A significant financial decline or change in ownership involving one of TCF’s supermarket partners, including SUPERVALU Inc. or
Jewel-Osco, could result in the loss of supermarket branches or could increase costs to operate the supermarket branches. At
December 31, 2014, TCF had 178 supermarket branches. Supermarket banking continues to play an important role in TCF’s
deposit account strategy. TCF is subject to the risk, among others, that its license or lease for a location or locations will terminate
upon the sale or closure of that location or locations by the supermarket partner. Also, continued difficult economic conditions,
financial or labor difficulties in the supermarket industry, or a decrease in customer utilization of traditional bank branches may
reduce activity in TCF’s supermarket branches. Any of these could have a material adverse effect on TCF’s financial condition and
results of operations.
New lines of business or new products and services may subject TCF to additional risk.

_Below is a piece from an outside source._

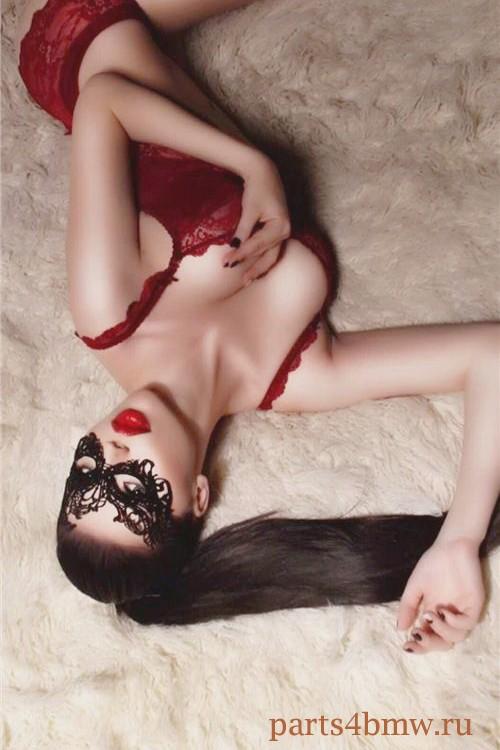 Проститутка ЖБУ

From time to time, TCF may implement new lines of business or offer new products and services within existing lines of
business. There are substantial risks and uncertainties associated with these efforts, particularly in instances where the markets
are not fully developed. In developing and marketing new lines of business and new products or services, TCF may invest
significant time and resources. Initial timetables for the introduction and development of new lines of business and new products
or services may not be achieved and price and profitability targets may not prove feasible. External factors, such as compliance
with regulations, competitive alternatives and shifting market preferences may also impact the successful implementation of a
new line of business or a new product or service. Furthermore, any new line of business or new product or service could have a
significant impact on the effectiveness of TCF’s system of internal controls. Failure to successfully manage these risks in the
development and implementation of new lines of business and new products or services could have a material adverse effect on
TCF’s financial condition and results of operations.
Increased competition in the already highly competitive financial services industry could have a material adverse
effect on TCF’s financial condition and results of operations.
The financial services industry is highly competitive and could become even more competitive as a result of legislative, regulatory
and technological changes, as well as continued industry consolidation, which may increase in connection with current economic
and market conditions. TCF competes with other commercial banks, savings and loan associations, mutual savings banks,
finance companies, mortgage banking companies, credit unions and investment companies. In addition, technology has lowered
barriers to entry and made it possible for non-banks to offer products and services traditionally only provided by banks. Some of
TCF’s competitors have fewer regulatory constraints or lower cost structures. Also, the potential need to adapt to industry
changes in information technology systems, on which TCF and the financial services industry generally highly depend, could
present operational issues and require considerable capital spending. As a result, any increased competition in the already highly
competitive financial services industry could have a material adverse effect on TCF’s financial condition and results of operations.
The allowance for loan and lease losses maintained by TCF may not be sufficient.
TCF’s remedies may not fully satisfy the obligations owed to TCF upon default by a borrower. TCF maintains an allowance for
loan and lease losses, which is a reserve established through a provision for loan and lease losses charged to expense, which
represents management’s best estimate of probable credit losses that will be incurred within the existing portfolio of loans and
leases. The level of the allowance for loan and lease losses reflects management’s continuing evaluation of industry
concentrations, specific credit risks, loan and lease loss experience, current loan and lease portfolio quality, present economic,
political and regulatory conditions and unidentified losses in the current loan and lease portfolio. The determination of the
appropriate level of the allowance for loan and lease losses involves a high degree of subjectivity and requires management to
make significant estimates of current credit risks using qualitative and quantitative factors, each of which is subject to significant
change. Changes in economic conditions affecting borrowers, new information regarding existing loans and leases, identification
of additional problem loans and leases and other factors may require an increase in the allowance for loan and lease losses. In
addition, bank regulatory agencies periodically review TCF’s allowance for loan and lease losses and may require an increase in
the provision for loan and lease losses or the recognition of additional loan and lease charge-offs, based on judgments different
than those of management. An increase in the allowance for loan and lease losses would result in a decrease in net income, and
possibly risk-based capital, and could have a material adverse effect on TCF’s financial condition and results of operations.